A resource theory of quantum memories and their faithful verification with minimal assumptions

TL;DR

This paper develops a resource theory framework for quantum memories, providing complete, faithful, and experimentally feasible tests to verify genuine quantum storage capabilities with minimal assumptions.

Contribution

It introduces a resource theory of quantum memories, establishing complete game-theoretic conditions for certification that are faithful and require only trusted inputs.

Findings

Complete set of conditions for quantum memory certification

Tests are faithful and can certify non-entanglement-breaking channels

Experimental feasibility demonstrated even with high losses

Abstract

We provide a complete set of game-theoretic conditions equivalent to the existence of a transformation from one quantum channel into another one, by means of classically correlated pre/post processing maps only. Such conditions naturally induce tests to certify that a quantum memory is capable of storing quantum information, as opposed to memories that can be simulated by measurement and state preparation (corresponding to entanglement-breaking channels).
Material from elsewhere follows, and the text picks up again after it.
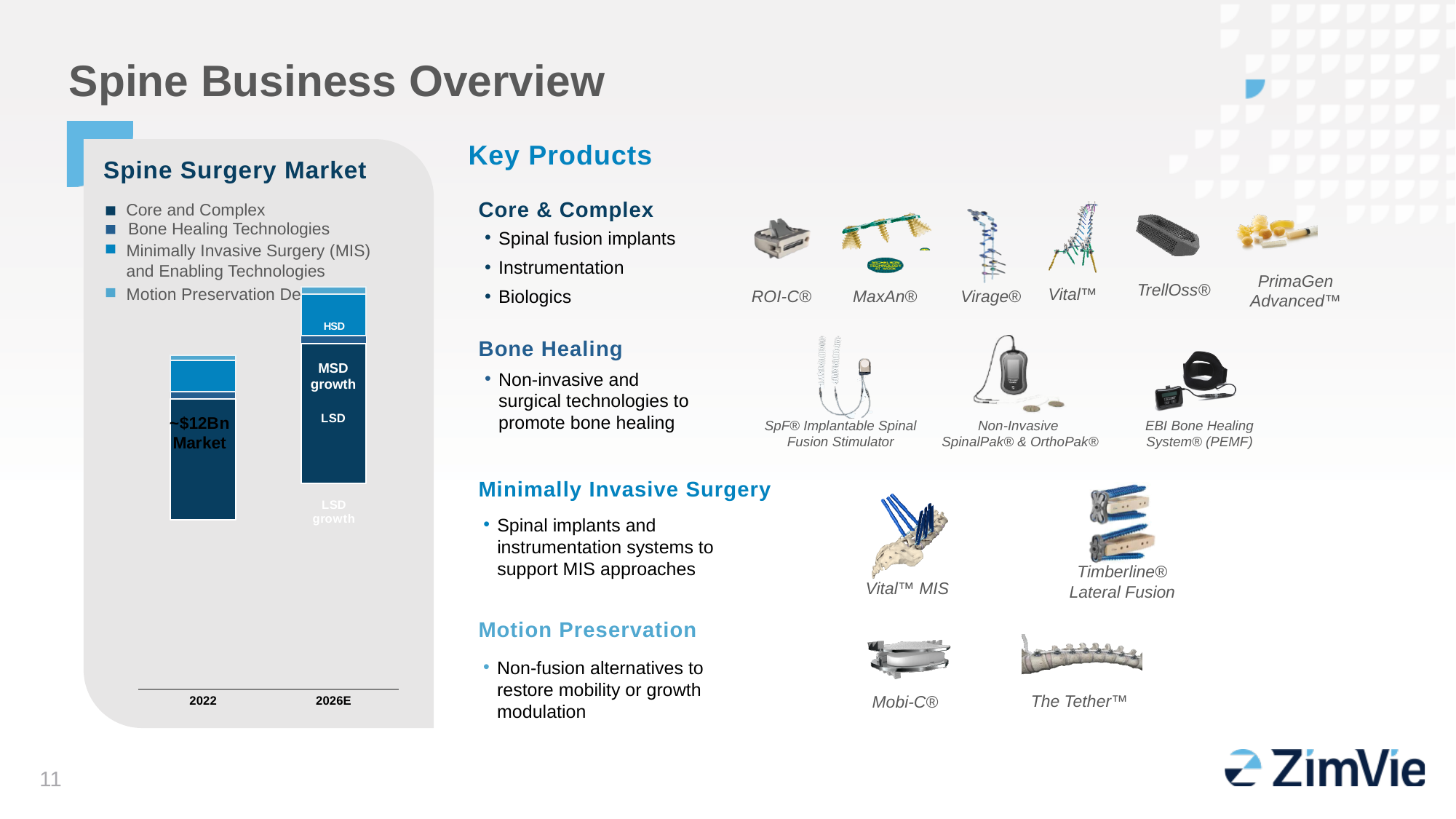
What kind of chart is shown in the Spine Surgery Market panel? Stacked bar chart What label is printed on the top segment of the 2026E bar in the Spine Surgery Market chart? HSD What label is printed on the bottom dark segment of the 2026E bar in the Spine Surgery Market chart? LSD What are the two category labels on the x axis of the Spine Surgery Market chart? 2022 and 2026E What label appears below the 2026E bar in the Spine Surgery Market chart? LSD growth Which bar in the Spine Surgery Market chart is the shortest? 2022 What text is printed on the 2022 bar in the Spine Surgery Market chart? ~$12Bn Market How many bars (categories) does the Spine Surgery Market chart show? 2 Which bar is taller in the Spine Surgery Market chart, 2022 or 2026E? 2026E What label is printed on the middle segment of the 2026E bar in the Spine Surgery Market chart? MSD growth Do the bars in the Spine Surgery Market chart rise or fall from 2022 to 2026E? Rise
These results are formulated as a resource theory of genuine quantum memories (correlated in time), mirroring the resource theory of entanglement in quantum states (correlated spatially). As the set of conditions is complete, the corresponding tests are faithful, in the sense that any non entanglement-breaking channel can be certified. Moreover, they only require the assumption of trusted inputs, known to be unavoidable for quantum channel verification. As such, the tests we propose are intrinsically different from the usual process tomography, for which the probes of both the input and the output of the channel must be trusted. An explicit construction is provided and shown to be experimentally realizable, even in the presence of arbitrarily strong losses in the memory or detectors.